Sometimes it seems as though the world is so saturated with pain and heartache and disease and fear that it might burst.  

It’s in those moments that we put our hands together, we bow our heads, we bend our knees.  If we’re honest with ourselves, sometimes we do it less out of faith and more out of desperation and perhaps a little bit out of habit.  We go to God to find solace from the scary world, to test that God is still there, to cry out to someone who we want so boldly to trust, cares.

If you’re like me, you may have circles of friends who aren’t people of faith.  Do you pray for them, too?  Do you tell them?

The Giant Buddha on Lantau Island, Hong Kong.  All photos by Evan Schneider.
The Giant Buddha on Lantau Island, Hong Kong.
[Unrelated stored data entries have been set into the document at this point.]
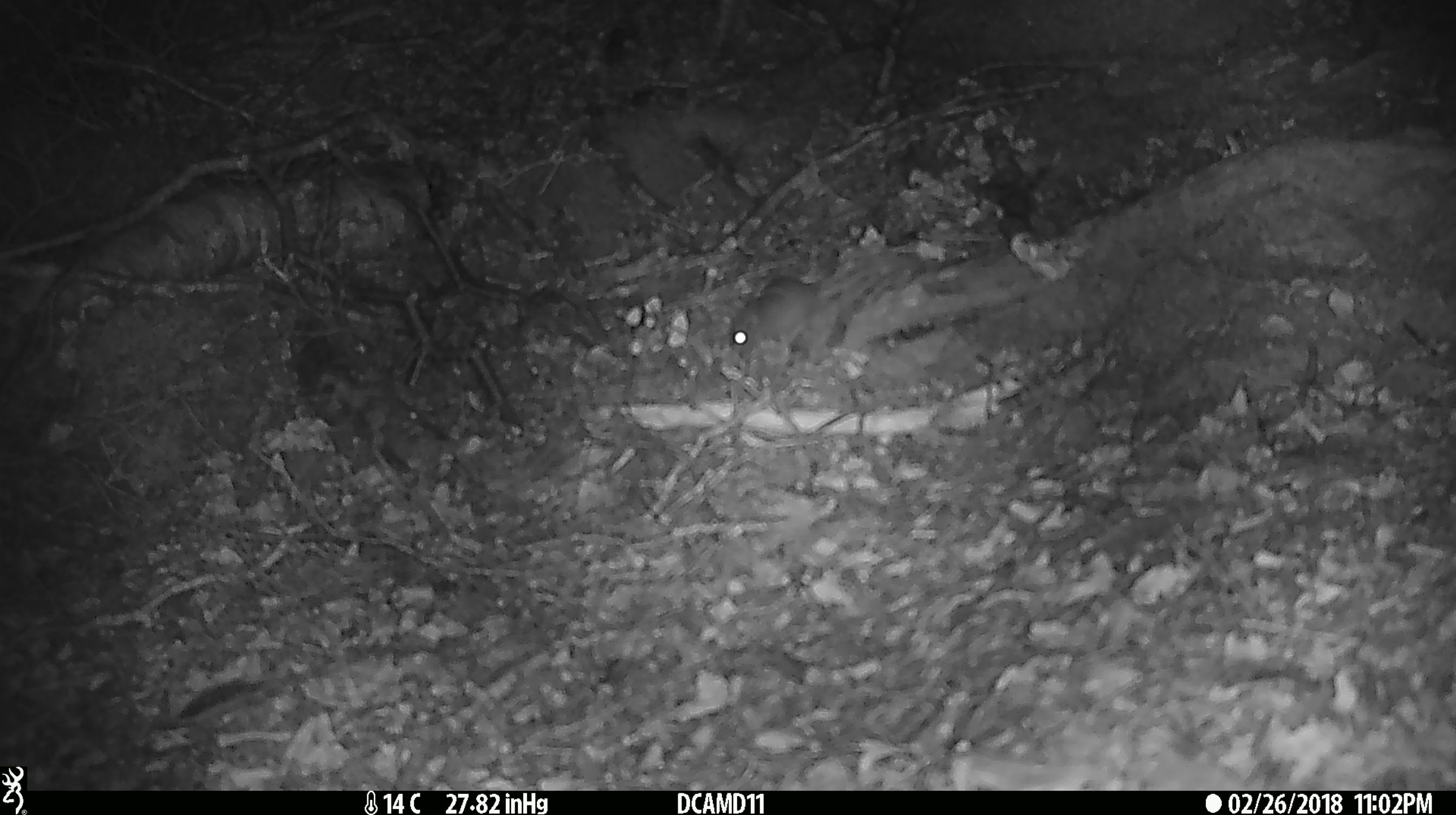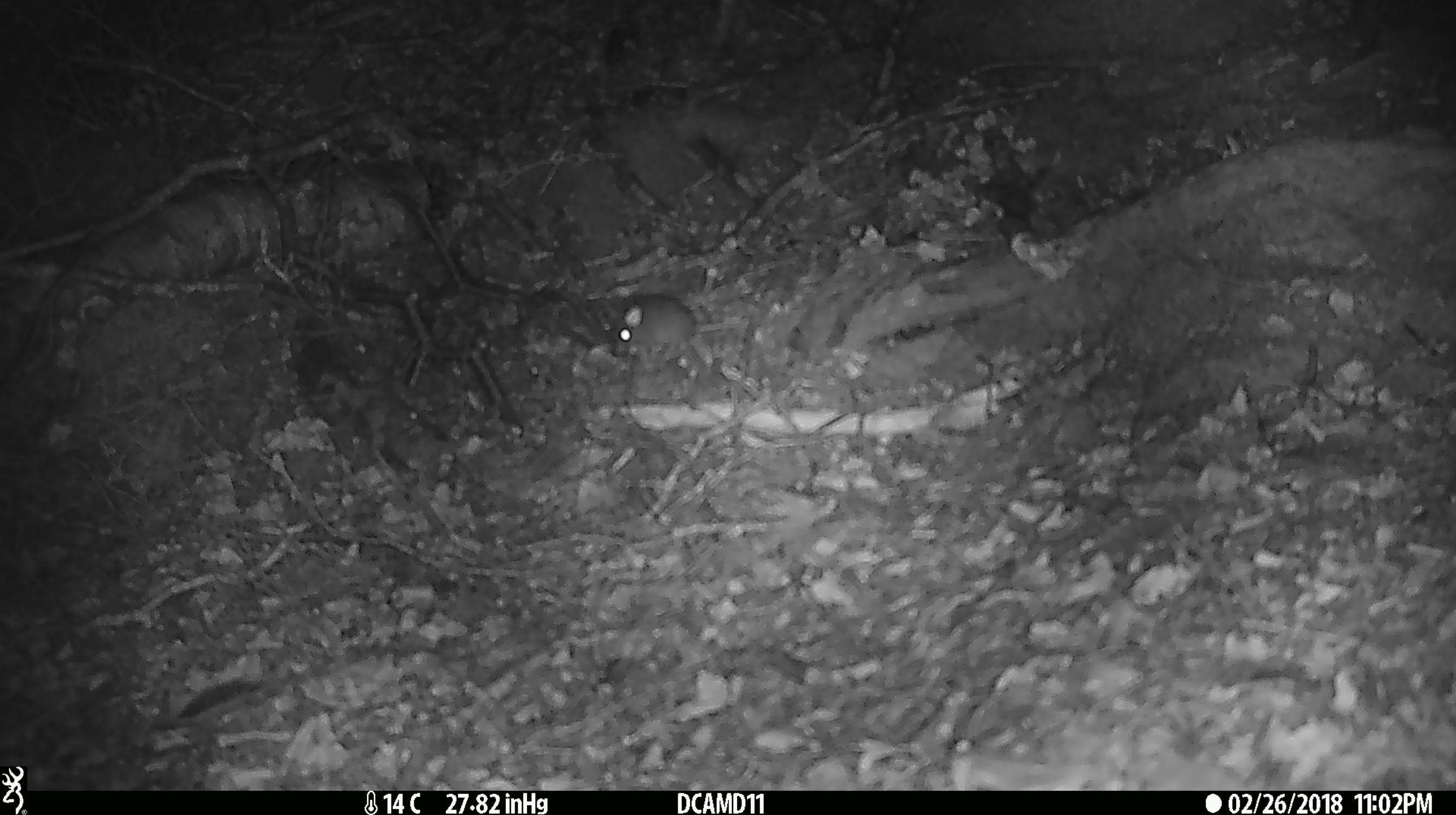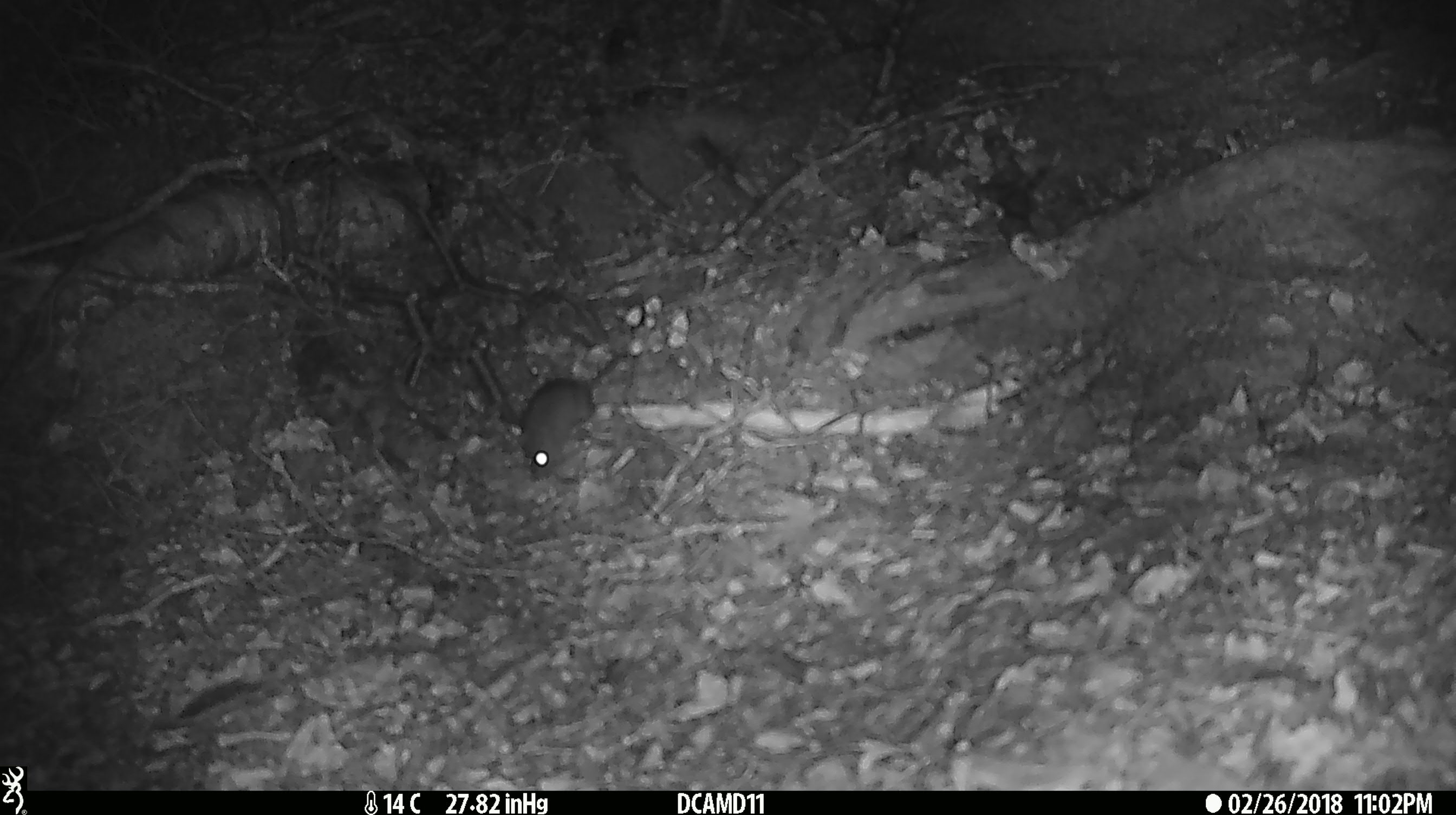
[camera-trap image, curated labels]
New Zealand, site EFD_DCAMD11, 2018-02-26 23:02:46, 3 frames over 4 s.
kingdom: Animalia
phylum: Chordata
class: Mammalia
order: Rodentia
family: Muridae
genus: Mus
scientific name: Mus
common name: mouse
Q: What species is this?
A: Mouse (Mus).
All photos by Evan Schneider.

Despite my shoddy track record as an evangelist, I almost always do.  I almost always tell them that I’m thinking of them, that I’m praying for them, and of course, being a former seminarian, I’ve wondered a bit about the theology in all that.
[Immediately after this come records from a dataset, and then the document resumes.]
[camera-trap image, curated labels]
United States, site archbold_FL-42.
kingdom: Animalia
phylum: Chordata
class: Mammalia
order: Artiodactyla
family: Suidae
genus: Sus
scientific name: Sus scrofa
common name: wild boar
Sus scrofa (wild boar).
But I’m pretty sure God doesn’t.  When we’re on our knees and lifting our friends in prayer, it isn’t theology that grounds us, but the Holy Spirit.  And the Holy Spirit doesn’t merely speak the language of Christianity or faith, but the language of the heart.  So the language of the heart tumbles out of us, knowing no boundaries, no colors, no sects, no creeds.

When I’ve told my friends who aren’t people of faith that I’m praying for them, I think they’ve found it meaningful, perhaps even more meaningful than those in the church.  They don’t have to be Christian to know that interceding for someone is the work of desperation, habit, and perhaps a little bit of faith.  They do it, too, in their own ways.

As I read this little book by Anne Lamott on prayer these days, I am reminded how simply prayer is about communion with God.  I like how she believes that honesty before God, all of our anger, frustration, and fear, can actually lead us toward, rather than away from God.

Hong Kong

And I wonder if we in the Christian community have spoken too often about what prayer isn’t, so that we’re hardly left with anything that prayer is.  The funny thing is, my non-Christian friends want to pray, too.  They sit there before a meal, waiting on me to bless it.  They ask me when and why I pray.  In fact, they’re not nearly as skittish about prayer as we Christians are sometimes.

And what if I leveled with them?  What if I told them that I don’t pray because I have great faith, I pray because I need great faith?  What if I told them, I pray to hear my own voice saying that God is there, because sometimes I myself have a hard time believing it?  What if I told them that I pray because I simply wish I could feel God a bit nearer all the time?

When it comes down to it, I do believe that God meets us in prayer.  But I also believe God intercedes when we don’t have the words, that God hears the prayers that ruminate in our minds whether we choose to speak them or not, so that prayer is not so much about what God is or isn’t doing, but our need for God.

A pagoda peeking out over the trees in Hong Kong.
A pagoda peeking out over the trees in Hong Kong.

But when the doors to the church are shut so tight, I’m pretty sure those outside can’t see that we’re actually just a bunch of needy people, people just like them.  So this morning, I’m praying for friends, Christian and non-Christian alike, and I’m praying for God to shine brightly through my cracks, my weaknesses, and my neediness.  May it truly be God who is glorified, praised, and honored…in prayer, in life, inside the church and out.